[Reading passage]:
◇ ◇ ◇ ◇ ◇ ◇ ◇

Good day Icepick.  Check out of these books:

EFFORTLESS COMBAT THROWS, by *Tim Cartmell

*This isn't a Judo book, but Tim is an internal arts instructor but he is also a champion Brazilian JiuJitsu competitor.  He says that his background in the Chinese art of BaGuaZhang has helped him a lot with his BJJ contests.

I'm a Jujitsu man myself and Tim's book really helped me a lot with improving my body mechanics and setting up "stealth throws".

As far as Judo books go though, I would say go with KODOKAN JUDO, written by the founder of Judo himself, Jigoro Kano.

I hope this info helps and I wish you much success.


----------



## Kyle (Nov 16, 2001)

:uhoh: Uh, oh, time to get on the stick and get to Judo class myself!

    - Kyle


----------



## Icepick (Nov 16, 2001)

Zujitsuka -

Thanks a lot!  I just ordered it.  Hey, what is zujitsu?


----------



## Icepick (Nov 16, 2001)

Like it matters where you start!  On the top, the bottom, upside--down, stuck to the bottom of the desk like a piece of old gum....

Within 10 seconds, you have swept the other guy, mounted him, and ask him which submission he would prefer to tap to.


:soapbox:


----------



## Datu Tim Hartman (Nov 16, 2001)

You can do it my way. Put a knife to his throat and say *"You Lose"*.

:samurai: :ninja:

P.S. My way takes only 3 seconds.


----------



## Icepick (Nov 16, 2001)

NOT very sporting.


----------



## Datu Tim Hartman (Nov 16, 2001)

Play to win!

:samurai: :armed:


----------



## Jay Bell (Nov 16, 2001)

Hi Icepick,

I'd recommend Judo, by Kano sensei.  You can find it here

Good luck to you.  Let us know how it goes.  :boing1:


----------



## GouRonin (Jan 20, 2002)

I think I might head back to Judo too if I can't get a few classes in on the BJJ.


----------



## GouRonin (Jan 29, 2002)

Anyone else get this around their neck after working out in Judo?


----------



## Rubber Ducky (Jan 29, 2002)

I don't get it from Judo, but  do get it from Aikido.  I also get all kinds of "pinch" bruising etc.

Dunno what to do about it, I just live with it. 

Maybe wear a t-shirt and cover up that unattractive hairy chest of yours...

Pierre


----------



## GouRonin (Jan 29, 2002)

Oh now cut that out!
:cuss: :angry: :wah:


----------



## Beam (Feb 27, 2002)

Kevin,

I recommend Best Judo by Isao Inokuma and Nobuyuki Sato.  You should be able to buy this at a local Barnes and Nobles or Borders.  If you want I can bring it to class for you to check out.

I think O-Soto Gari (major outer reap) is a good first technique to learn for both sportive grappling and streetfighting.  It is a powerful throw against a beginner, but difficult to do against a person with experience (at least for me it is, but then again I suck at Judo).

- Jason


----------



## arnisador (Mar 2, 2002)

◇ ◇ ◇ ◇ ◇ ◇ ◇

[Stored rows]:
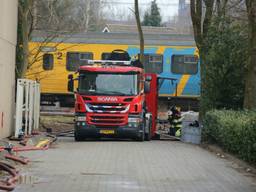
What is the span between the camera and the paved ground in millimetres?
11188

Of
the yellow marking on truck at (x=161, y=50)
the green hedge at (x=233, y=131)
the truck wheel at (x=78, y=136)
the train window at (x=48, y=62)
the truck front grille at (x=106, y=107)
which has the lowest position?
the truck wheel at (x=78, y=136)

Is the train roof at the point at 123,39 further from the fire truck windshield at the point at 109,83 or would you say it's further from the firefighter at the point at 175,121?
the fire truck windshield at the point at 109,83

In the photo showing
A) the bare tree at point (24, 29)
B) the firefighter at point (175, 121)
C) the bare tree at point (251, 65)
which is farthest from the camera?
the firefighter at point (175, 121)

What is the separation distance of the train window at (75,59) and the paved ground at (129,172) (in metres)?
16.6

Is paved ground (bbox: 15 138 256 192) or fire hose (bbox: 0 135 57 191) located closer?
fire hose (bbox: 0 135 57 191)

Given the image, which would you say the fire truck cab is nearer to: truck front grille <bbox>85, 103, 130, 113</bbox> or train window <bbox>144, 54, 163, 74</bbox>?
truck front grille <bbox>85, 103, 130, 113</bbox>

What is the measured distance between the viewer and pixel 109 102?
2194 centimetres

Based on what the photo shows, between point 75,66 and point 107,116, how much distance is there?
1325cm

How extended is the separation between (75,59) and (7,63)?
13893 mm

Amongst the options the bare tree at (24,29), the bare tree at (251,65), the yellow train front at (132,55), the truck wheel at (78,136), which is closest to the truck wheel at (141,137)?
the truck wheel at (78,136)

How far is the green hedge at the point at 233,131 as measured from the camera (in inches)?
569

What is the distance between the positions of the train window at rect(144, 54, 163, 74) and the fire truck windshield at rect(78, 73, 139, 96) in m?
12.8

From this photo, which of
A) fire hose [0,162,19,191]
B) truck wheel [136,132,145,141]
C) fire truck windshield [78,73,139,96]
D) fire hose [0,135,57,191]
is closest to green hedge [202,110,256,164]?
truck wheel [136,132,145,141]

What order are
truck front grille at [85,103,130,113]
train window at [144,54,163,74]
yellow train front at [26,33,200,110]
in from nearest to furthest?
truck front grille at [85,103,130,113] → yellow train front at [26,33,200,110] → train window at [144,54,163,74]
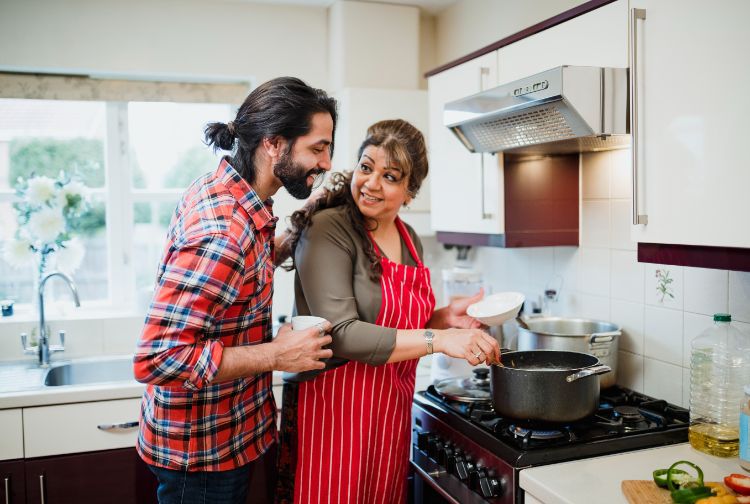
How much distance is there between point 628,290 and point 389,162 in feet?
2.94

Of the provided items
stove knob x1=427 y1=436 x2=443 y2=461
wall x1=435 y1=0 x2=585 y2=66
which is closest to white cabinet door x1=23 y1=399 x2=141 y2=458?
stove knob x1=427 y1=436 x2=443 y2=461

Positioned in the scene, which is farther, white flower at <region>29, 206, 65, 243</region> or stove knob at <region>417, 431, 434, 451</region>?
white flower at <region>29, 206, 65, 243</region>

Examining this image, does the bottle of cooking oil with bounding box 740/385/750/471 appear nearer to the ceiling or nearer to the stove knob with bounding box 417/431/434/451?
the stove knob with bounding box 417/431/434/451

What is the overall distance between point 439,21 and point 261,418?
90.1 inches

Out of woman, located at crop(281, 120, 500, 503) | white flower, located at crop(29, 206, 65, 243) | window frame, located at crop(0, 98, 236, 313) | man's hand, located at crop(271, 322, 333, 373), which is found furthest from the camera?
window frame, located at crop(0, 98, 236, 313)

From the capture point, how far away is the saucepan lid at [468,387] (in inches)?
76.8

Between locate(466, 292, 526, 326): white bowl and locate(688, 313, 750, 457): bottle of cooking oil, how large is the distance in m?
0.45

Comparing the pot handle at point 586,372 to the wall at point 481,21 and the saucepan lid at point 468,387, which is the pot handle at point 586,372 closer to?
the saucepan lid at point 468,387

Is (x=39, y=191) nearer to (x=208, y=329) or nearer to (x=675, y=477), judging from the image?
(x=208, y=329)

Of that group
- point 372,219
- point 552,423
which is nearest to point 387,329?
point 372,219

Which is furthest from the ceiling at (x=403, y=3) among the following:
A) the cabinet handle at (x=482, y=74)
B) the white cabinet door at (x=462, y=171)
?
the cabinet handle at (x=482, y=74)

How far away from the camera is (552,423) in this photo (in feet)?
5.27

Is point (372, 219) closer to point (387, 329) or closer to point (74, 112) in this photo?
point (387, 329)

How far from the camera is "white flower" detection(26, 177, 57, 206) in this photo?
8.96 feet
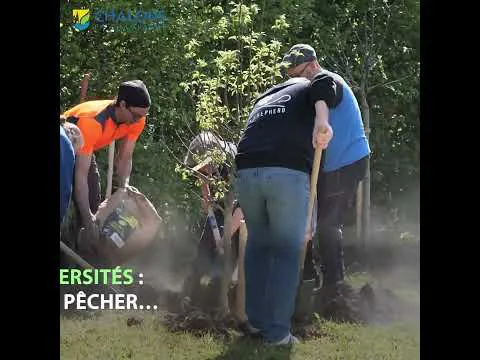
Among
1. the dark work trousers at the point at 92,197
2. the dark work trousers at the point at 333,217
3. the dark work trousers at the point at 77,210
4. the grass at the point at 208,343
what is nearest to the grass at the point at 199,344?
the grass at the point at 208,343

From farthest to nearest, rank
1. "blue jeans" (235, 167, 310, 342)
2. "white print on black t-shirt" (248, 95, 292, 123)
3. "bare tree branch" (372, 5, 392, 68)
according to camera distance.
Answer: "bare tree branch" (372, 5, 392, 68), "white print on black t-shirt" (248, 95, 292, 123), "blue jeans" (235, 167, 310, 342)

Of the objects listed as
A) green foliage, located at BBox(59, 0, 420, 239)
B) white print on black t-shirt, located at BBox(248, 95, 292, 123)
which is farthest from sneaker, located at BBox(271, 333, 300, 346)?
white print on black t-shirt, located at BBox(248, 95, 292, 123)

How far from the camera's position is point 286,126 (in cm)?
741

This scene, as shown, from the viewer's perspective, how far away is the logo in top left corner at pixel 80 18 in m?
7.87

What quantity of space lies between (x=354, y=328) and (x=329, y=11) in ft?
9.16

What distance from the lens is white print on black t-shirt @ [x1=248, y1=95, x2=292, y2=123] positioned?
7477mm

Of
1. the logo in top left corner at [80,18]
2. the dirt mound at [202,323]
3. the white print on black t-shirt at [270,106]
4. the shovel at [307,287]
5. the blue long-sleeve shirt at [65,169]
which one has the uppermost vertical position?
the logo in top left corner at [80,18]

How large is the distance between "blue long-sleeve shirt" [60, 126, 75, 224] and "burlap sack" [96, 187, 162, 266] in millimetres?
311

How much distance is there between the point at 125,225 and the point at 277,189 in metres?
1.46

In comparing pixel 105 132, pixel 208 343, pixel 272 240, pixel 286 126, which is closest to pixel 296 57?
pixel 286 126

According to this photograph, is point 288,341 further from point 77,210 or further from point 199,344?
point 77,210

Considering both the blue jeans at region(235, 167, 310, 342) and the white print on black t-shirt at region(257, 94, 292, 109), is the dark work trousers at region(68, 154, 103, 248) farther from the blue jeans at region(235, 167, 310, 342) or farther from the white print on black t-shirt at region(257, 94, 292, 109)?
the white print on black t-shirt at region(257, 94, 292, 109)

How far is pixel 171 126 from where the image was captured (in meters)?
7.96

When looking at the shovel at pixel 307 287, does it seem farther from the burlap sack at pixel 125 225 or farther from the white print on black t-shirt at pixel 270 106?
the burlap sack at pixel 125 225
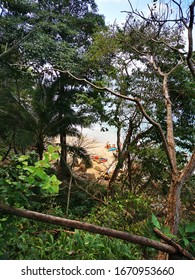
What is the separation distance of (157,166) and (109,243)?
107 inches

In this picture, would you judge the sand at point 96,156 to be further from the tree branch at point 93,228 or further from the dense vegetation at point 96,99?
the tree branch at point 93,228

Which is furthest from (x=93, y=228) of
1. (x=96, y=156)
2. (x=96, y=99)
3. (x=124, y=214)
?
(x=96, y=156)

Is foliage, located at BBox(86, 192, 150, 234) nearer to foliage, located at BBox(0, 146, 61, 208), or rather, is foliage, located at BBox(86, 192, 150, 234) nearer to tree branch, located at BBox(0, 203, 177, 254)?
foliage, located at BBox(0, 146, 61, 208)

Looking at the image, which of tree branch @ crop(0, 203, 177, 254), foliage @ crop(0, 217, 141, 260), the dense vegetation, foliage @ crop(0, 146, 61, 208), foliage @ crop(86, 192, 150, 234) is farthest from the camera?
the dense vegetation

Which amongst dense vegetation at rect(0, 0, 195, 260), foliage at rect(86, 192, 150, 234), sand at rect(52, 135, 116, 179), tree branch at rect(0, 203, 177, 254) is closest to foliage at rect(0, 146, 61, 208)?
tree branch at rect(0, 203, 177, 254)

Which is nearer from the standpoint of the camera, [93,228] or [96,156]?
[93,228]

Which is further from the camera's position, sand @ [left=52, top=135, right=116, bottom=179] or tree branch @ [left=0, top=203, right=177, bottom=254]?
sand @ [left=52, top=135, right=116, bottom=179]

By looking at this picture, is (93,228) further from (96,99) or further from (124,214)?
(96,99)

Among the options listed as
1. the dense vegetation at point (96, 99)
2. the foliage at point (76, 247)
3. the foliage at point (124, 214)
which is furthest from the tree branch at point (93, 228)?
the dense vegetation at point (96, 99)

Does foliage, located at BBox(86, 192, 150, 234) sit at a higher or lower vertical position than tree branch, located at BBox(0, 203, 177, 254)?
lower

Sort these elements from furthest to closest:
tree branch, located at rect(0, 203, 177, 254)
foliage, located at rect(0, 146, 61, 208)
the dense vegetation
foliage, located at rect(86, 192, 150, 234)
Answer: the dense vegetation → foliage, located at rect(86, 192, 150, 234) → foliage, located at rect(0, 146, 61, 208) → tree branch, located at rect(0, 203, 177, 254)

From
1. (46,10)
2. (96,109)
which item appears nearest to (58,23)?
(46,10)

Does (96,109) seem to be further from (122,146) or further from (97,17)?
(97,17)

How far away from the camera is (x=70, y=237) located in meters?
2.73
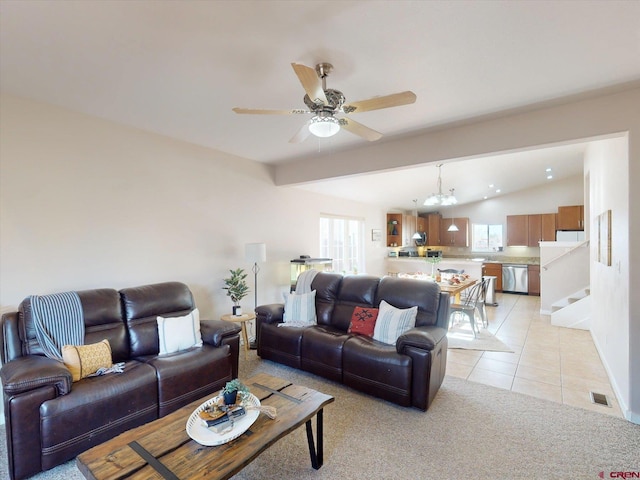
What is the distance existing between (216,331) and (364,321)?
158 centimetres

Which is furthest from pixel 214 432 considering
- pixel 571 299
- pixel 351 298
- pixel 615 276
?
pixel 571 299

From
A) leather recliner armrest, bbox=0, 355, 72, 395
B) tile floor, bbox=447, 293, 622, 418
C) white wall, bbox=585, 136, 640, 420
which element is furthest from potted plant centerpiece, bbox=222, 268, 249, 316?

◇ ◇ ◇ ◇ ◇ ◇ ◇

[Exercise task]:
Repeat word for word everything in the judo forum thread above from "I recommend Best" down to "to check out.".

[Completed task]:
I recommend Best Judo by Isao Inokuma and Nobuyuki Sato.  You should be able to buy this at a local Barnes and Nobles or Borders.  If you want I can bring it to class for you to check out.